Fragen zu abgebildeten Szenen
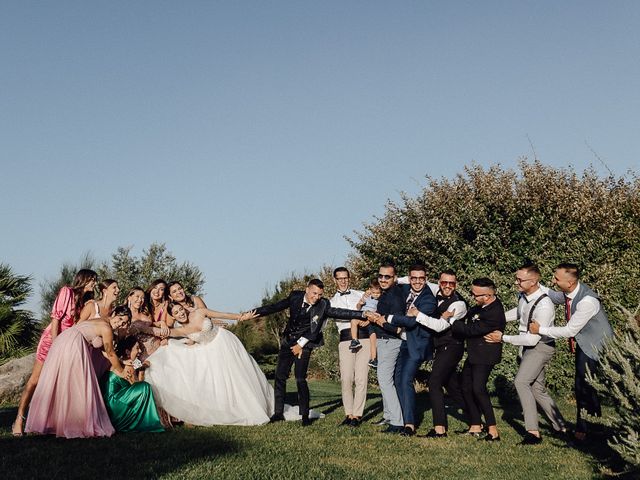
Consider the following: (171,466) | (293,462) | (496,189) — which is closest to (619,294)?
(496,189)

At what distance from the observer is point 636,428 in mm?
6312

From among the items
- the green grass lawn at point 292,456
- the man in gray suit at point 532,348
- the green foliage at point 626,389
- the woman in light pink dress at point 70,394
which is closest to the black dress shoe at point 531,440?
the man in gray suit at point 532,348

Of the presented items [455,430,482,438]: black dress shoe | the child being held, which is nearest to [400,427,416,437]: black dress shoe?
[455,430,482,438]: black dress shoe

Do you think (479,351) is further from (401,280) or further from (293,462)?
(293,462)

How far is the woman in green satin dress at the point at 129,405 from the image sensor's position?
30.1 ft

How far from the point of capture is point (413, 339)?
9836 mm

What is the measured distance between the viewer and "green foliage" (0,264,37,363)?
15945 millimetres

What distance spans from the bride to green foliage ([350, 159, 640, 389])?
6.60 metres

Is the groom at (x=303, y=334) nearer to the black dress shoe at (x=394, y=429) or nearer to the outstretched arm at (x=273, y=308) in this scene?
the outstretched arm at (x=273, y=308)

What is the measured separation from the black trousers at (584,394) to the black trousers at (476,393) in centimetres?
118

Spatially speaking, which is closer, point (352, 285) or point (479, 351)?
point (479, 351)

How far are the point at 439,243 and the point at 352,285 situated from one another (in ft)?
12.5

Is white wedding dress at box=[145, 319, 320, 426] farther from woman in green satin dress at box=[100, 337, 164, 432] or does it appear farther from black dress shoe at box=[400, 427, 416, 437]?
black dress shoe at box=[400, 427, 416, 437]

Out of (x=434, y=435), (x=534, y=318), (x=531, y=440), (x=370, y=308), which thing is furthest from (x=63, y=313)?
(x=531, y=440)
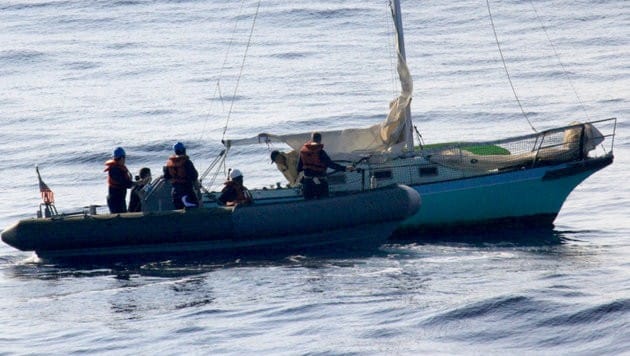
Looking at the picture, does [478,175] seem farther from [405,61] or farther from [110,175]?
[110,175]

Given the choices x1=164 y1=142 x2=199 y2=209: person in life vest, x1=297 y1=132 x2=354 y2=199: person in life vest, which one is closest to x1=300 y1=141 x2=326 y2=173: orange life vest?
x1=297 y1=132 x2=354 y2=199: person in life vest

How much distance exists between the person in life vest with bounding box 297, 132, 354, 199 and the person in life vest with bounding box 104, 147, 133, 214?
2.94m

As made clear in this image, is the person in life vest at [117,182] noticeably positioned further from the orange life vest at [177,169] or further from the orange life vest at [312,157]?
the orange life vest at [312,157]

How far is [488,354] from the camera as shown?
51.6 feet

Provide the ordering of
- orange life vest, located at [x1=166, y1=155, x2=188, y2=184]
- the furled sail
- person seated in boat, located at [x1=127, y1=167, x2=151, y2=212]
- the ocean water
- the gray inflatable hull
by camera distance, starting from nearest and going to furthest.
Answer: the ocean water
the gray inflatable hull
orange life vest, located at [x1=166, y1=155, x2=188, y2=184]
person seated in boat, located at [x1=127, y1=167, x2=151, y2=212]
the furled sail

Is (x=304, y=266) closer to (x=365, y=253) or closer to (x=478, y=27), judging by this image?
(x=365, y=253)

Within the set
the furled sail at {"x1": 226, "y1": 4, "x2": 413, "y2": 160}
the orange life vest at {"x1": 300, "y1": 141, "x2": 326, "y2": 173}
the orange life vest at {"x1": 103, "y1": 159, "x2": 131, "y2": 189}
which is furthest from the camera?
the furled sail at {"x1": 226, "y1": 4, "x2": 413, "y2": 160}

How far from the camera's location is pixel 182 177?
22.3 metres

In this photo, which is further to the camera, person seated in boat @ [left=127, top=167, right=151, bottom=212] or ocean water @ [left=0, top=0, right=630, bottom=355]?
person seated in boat @ [left=127, top=167, right=151, bottom=212]

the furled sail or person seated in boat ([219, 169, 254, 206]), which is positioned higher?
the furled sail

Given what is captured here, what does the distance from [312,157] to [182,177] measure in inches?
83.9

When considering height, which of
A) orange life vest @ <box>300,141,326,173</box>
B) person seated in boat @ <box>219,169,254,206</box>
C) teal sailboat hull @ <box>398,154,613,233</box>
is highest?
orange life vest @ <box>300,141,326,173</box>

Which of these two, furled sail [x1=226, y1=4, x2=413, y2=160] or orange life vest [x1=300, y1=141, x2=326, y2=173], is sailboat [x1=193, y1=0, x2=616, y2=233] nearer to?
furled sail [x1=226, y1=4, x2=413, y2=160]

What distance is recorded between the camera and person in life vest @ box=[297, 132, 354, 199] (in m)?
22.3
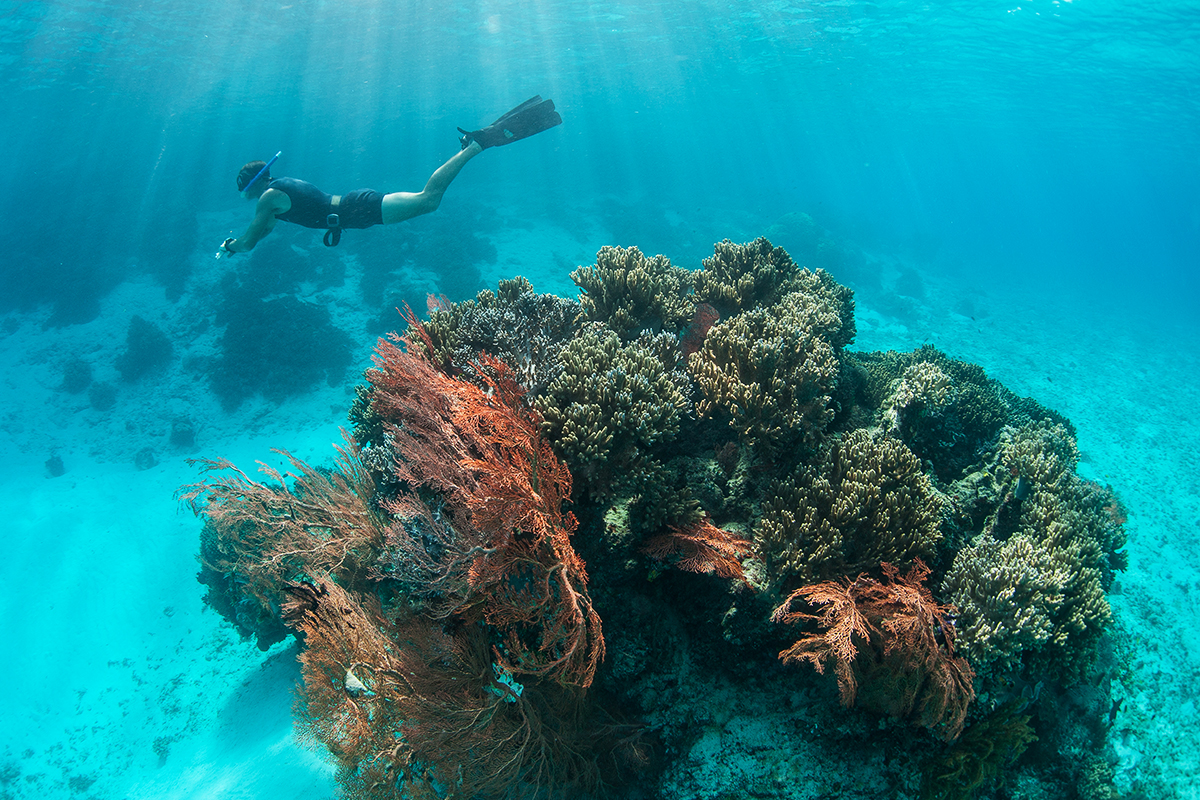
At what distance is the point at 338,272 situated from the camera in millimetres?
25281

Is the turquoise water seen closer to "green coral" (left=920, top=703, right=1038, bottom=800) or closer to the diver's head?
"green coral" (left=920, top=703, right=1038, bottom=800)

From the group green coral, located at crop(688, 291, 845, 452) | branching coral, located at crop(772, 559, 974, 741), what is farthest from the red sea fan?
green coral, located at crop(688, 291, 845, 452)

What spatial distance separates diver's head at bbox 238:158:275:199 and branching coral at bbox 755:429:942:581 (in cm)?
999

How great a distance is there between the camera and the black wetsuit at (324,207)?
8.88 metres

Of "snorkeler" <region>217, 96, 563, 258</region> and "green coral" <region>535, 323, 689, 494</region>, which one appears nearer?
"green coral" <region>535, 323, 689, 494</region>

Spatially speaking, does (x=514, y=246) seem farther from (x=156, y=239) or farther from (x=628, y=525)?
(x=628, y=525)

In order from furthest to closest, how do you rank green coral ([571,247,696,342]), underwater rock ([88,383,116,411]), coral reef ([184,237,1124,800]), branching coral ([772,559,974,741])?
1. underwater rock ([88,383,116,411])
2. green coral ([571,247,696,342])
3. coral reef ([184,237,1124,800])
4. branching coral ([772,559,974,741])

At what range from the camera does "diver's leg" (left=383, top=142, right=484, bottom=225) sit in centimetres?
937

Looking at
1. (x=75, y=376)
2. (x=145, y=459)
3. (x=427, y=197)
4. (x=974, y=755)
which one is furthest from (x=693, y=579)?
(x=75, y=376)

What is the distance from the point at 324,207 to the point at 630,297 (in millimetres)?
6776

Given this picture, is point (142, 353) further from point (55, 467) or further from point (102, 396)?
point (55, 467)

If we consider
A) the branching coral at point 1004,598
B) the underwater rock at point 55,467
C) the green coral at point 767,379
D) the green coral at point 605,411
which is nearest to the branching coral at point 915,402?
the green coral at point 767,379

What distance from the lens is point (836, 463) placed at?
172 inches

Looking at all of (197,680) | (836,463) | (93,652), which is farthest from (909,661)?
(93,652)
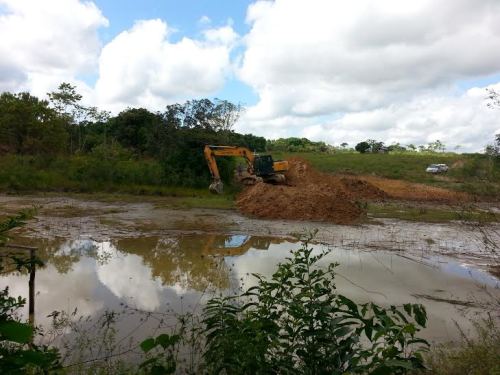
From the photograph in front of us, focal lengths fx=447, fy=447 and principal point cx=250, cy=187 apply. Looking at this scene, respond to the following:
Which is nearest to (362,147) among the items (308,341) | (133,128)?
(133,128)

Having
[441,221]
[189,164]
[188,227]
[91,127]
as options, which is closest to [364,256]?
[188,227]

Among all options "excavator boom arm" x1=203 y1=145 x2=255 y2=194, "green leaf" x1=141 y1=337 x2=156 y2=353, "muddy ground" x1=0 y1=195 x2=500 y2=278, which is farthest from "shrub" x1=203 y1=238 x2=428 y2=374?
"excavator boom arm" x1=203 y1=145 x2=255 y2=194

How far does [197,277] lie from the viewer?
905cm

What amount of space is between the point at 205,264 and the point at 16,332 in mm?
8479

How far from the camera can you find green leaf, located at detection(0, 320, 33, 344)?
5.75ft

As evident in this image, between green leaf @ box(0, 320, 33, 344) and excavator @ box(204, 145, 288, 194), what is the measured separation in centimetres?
2101

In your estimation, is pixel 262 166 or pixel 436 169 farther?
pixel 436 169

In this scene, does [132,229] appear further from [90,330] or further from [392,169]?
[392,169]

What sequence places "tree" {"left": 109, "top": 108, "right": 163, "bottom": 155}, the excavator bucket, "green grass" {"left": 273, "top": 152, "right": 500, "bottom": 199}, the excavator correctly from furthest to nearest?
"tree" {"left": 109, "top": 108, "right": 163, "bottom": 155}, "green grass" {"left": 273, "top": 152, "right": 500, "bottom": 199}, the excavator bucket, the excavator

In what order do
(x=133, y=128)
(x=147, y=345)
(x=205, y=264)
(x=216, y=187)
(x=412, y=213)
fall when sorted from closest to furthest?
1. (x=147, y=345)
2. (x=205, y=264)
3. (x=412, y=213)
4. (x=216, y=187)
5. (x=133, y=128)

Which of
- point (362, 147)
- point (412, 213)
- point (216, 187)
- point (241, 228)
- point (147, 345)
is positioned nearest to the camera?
point (147, 345)

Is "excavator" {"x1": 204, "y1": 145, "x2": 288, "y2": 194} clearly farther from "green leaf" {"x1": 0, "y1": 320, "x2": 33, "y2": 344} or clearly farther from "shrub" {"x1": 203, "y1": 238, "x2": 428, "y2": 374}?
"green leaf" {"x1": 0, "y1": 320, "x2": 33, "y2": 344}

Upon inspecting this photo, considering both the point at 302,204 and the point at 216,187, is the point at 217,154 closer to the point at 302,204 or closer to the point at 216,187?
the point at 216,187

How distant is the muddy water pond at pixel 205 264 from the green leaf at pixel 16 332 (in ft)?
14.5
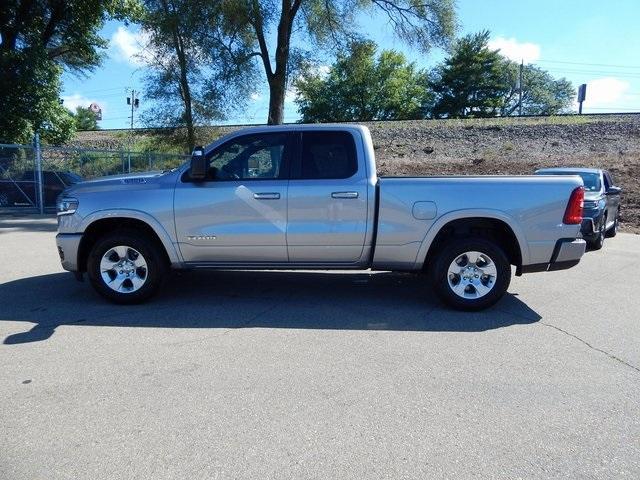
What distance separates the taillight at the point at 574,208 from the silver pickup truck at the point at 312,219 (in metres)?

■ Zu bearbeitende Aufgabe: Gib die Einträge vom Anfang bis einschließlich der Zeile mit „6.60 metres“ wortgetreu wieder und lass dabei die Bilder weg.

■ Vollständige Antwort:
Consider the following: (171,466) | (293,462) | (496,189) — which is closest to (619,294)?
(496,189)

At what distance from the observer is point 636,428 in mm?
6312

From among the items
- the green grass lawn at point 292,456
- the man in gray suit at point 532,348
- the green foliage at point 626,389
- the woman in light pink dress at point 70,394
which is closest to the black dress shoe at point 531,440?
the man in gray suit at point 532,348

Of the presented items [455,430,482,438]: black dress shoe | the child being held, which is nearest to [400,427,416,437]: black dress shoe?
[455,430,482,438]: black dress shoe

Do you think (479,351) is further from (401,280) or further from (293,462)?
(293,462)

How far is the woman in green satin dress at the point at 129,405 from the image sensor's position?
30.1 ft

How far from the point of capture is point (413, 339)?
9836 mm

What is the measured distance between the viewer and "green foliage" (0,264,37,363)?
15945 millimetres

What distance spans from the bride to green foliage ([350, 159, 640, 389])?
6.60 metres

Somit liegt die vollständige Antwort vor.